If they don't agree tomorrow, I will try the Blau in a high-flow tank (again, next to a traditional one).

Close-up from a minute ago, as I already shared the FTS that would have been demanded had I not posted one above.  I'd say the traditional drop checker looks greener than the Blau already but I could be wrong.



 and see if it's any different.


----------



## Zeus. (8 Nov 2020)

The Blau 'U' Bend one is a poor design as it has limited surface area at the solution level, it will take a long...... time to change colour. Reducing the amount of dk solution in it will reduce the time it takes too turn


----------



## lilirose (8 Nov 2020)

Zeus. said:


> The Blau 'U' Bend one is a poor design as it has limited surface area at the solution level, it will take a long...... time to change colour. Reducing the amount of dk solution in it will reduce the time it takes too turn



I had hoped this would not be the case...it certainly looks nice, but it's a bit pointless if it's many hours behind.
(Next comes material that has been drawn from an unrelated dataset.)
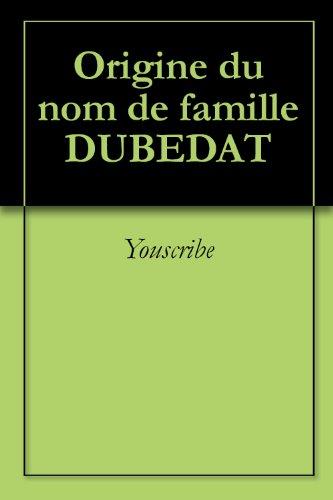 Origine du nom de famille DUBEDAT (Oeuvres courtes) par Youscribe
However after 20 minutes the traditional one is definitely changing colour already but the Blau remains...blau.


----------



## Zeus. (8 Nov 2020)

Reducing the dk solution volume by 50% in it will reduce the time it takes to change by half


----------



## lilirose (9 Nov 2020)

This morning's update. Will spare everyone the huge photo, suffice it to say that 2 hours after lights on we still have extreme difference in colour. I'd say the Blau DC is completely useless in this tank. Will repeat the experiment on a high-flow tank because I neither want to bin the Blau checker (it's so pretty!) nor would I sell it to someone else, though if it's as off in the second tank I have no idea what to do with it other than bin it.


----------



## Wookii (9 Nov 2020)

lilirose said:


> This morning's update. Will spare everyone the huge photo, suffice it to say that 2 hours after lights on we still have extreme difference in colour. I'd say the Blau DC is completely useless in this tank. Will repeat the experiment on a high-flow tank because I neither want to bin the Blau checker (it's so pretty!) nor would I sell it to someone else, though if it's as off in the second tank I have no idea what to do with it other than bin it.



Very surprising that! It basically doesn't work at all. I would return it to where ever you bought it as I think you have a fair claim, with evidence, that it's not 'fit for purpose'.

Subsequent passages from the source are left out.